La fiscalité doit favoriser l’investissement
Gabriel Fal, PDG de CGF Bourse, à Abidjan.
Contrairement à ce que beaucoup de gens croient, le marché financier de l’Union économique et monétaire ouest-africaine (UEMOA) n’est pas un marché d’actions, ou très peu. C’est essentiellement un marché primaire, obligataire et institutionnel. Cela veut dire que des émetteurs lancent des emprunts obligataires, qui sont souscrits par les institutions financières, lesquelles les conservent jusqu’à maturité. Le problème aujourd’hui est que les conditions d’accès au marché et la fiscalité, qui sont très favorables aux États, pénalisent les entreprises souhaitant faire des appels publics à l’épargne pour financer leurs investissements.
Au terme de l’année 2009, le marché obligataire régional a permis de lever environ 2 000 milliards de F CFA. La quote-part des États est de 67 %, le secteur public marchand représente environ 17 %, et le secteur privé se limite à 16 %. Les États ont la possibilité d’émettre soit à travers le réseau des sociétés de gestion et d’intermédiation (SGI), soit à travers la BCEAO. Dans la pratique, les deux marchés se confondent, car les banques commerciales, en tant que souscripteurs, dominent outrageusement l’un et l’autre marché. Or les banques commerciales ne disposent en général que de dépôts à vue ou à très court terme. Cela fait que, plus elles souscrivent à des emprunts obligataires, plus leurs ratios prudentiels se dégradent. Il faut donc s’attendre à ce qu’elles soient, à l’avenir, moins réceptives aux émissions obligataires que par le passé.

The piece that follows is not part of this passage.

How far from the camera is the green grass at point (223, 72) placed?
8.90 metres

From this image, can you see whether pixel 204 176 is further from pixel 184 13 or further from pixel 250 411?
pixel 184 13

Voilà donc un marché qui finira par se contracter, à moins d’y introduire des réformes. Lesquelles ? Il est nécessaire de convaincre la BCEAO d’instaurer une véritable courbe des taux d’intérêts directeurs, de telle sorte qu’il y ait une réelle incitation à l’épargne longue. Aujourd’hui, dans une banque, un dépôt à terme à 1 an n’est pas beaucoup mieux rémunéré qu’un dépôt à 1 mois, ce qui n’est pas de nature à favoriser la création des ressources longues. Ensuite, il faut écouter les organismes spécialisés dans la collecte de l’épargne publique à long terme comme l’épargne logement, l’assurance-vie, l’épargne études, l’épargne retraite, etc., qui nous diront quelles sont les mesures fiscales, législatives et réglementaires qui peuvent être prises pour améliorer les ressources longues et donc la demande de titres obligataires.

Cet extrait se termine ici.